◆ **Given data**:
----------------
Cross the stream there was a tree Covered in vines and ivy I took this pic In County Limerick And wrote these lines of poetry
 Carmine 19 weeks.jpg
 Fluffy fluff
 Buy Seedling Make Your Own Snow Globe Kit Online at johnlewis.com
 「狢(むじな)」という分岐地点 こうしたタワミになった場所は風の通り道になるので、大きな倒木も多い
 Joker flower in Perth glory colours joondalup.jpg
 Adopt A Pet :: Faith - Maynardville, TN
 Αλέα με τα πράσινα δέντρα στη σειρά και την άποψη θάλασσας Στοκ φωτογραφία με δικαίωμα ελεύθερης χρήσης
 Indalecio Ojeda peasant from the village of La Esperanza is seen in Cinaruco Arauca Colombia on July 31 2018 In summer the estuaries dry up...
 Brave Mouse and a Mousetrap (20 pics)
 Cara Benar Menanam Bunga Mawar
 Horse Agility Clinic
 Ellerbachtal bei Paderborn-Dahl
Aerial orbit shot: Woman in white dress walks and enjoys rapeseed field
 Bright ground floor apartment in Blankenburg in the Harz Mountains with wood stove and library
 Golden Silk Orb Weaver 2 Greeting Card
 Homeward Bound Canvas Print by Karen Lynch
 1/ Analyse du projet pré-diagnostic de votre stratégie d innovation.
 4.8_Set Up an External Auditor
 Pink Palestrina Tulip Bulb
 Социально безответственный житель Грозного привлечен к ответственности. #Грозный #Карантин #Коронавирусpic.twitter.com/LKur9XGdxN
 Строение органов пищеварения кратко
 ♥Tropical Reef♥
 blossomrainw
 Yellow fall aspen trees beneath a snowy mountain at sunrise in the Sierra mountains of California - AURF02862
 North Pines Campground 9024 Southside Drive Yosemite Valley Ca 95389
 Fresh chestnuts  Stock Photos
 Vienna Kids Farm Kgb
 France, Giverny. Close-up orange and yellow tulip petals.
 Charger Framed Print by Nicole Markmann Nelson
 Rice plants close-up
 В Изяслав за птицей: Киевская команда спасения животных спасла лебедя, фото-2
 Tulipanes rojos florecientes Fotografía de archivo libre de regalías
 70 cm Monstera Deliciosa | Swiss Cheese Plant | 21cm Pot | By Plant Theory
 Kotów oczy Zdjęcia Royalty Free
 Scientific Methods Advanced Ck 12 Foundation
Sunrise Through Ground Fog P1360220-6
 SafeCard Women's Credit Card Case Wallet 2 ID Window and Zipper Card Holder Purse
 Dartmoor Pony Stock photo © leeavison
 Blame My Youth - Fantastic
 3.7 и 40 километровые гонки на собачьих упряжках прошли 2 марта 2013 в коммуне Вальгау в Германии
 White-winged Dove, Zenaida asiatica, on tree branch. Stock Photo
----------------
◆ **Goal of the exercise**: Locate the lines above that contain "Print" and copy them.

◆ **Output for this task**:
 Homeward Bound Canvas Print by Karen Lynch
 Charger Framed Print by Nicole Markmann Nelson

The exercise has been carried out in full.